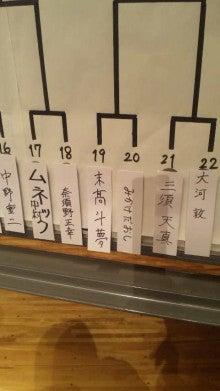 末高斗夢オフィシャルブログ『一日一駄洒落』 powered by アメブロ-101114_131939.jpg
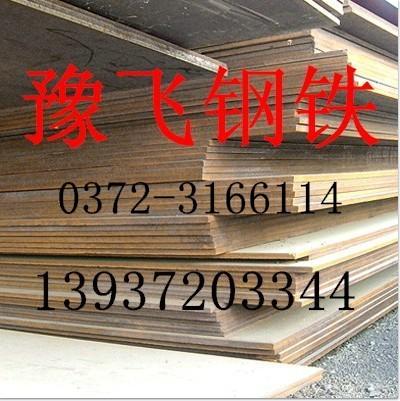 供應高強度板Q420C鋼板Q420C高強度板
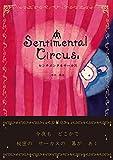センチメンタルサーカス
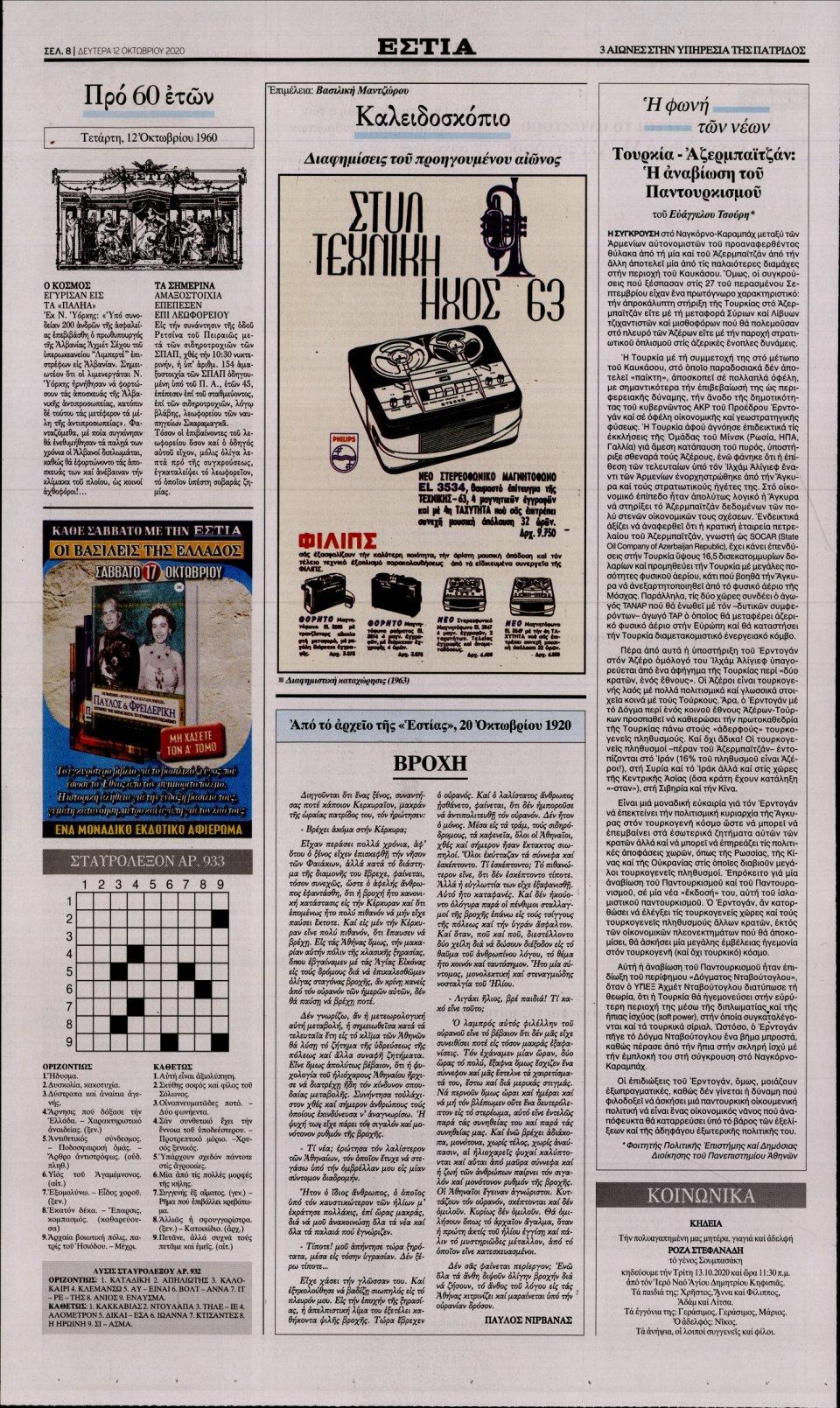 Οπισθόφυλλο Εφημερίδας - Εστία - 2020-10-12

• **ACTIVITY**: Please retype the data exactly, but do not carry over any picture.

• **ANSWER BOX**:
 末高斗夢オフィシャルブログ『一日一駄洒落』 powered by アメブロ-101114_131939.jpg
 供應高強度板Q420C鋼板Q420C高強度板
センチメンタルサーカス
 Οπισθόφυλλο Εφημερίδας - Εστία - 2020-10-12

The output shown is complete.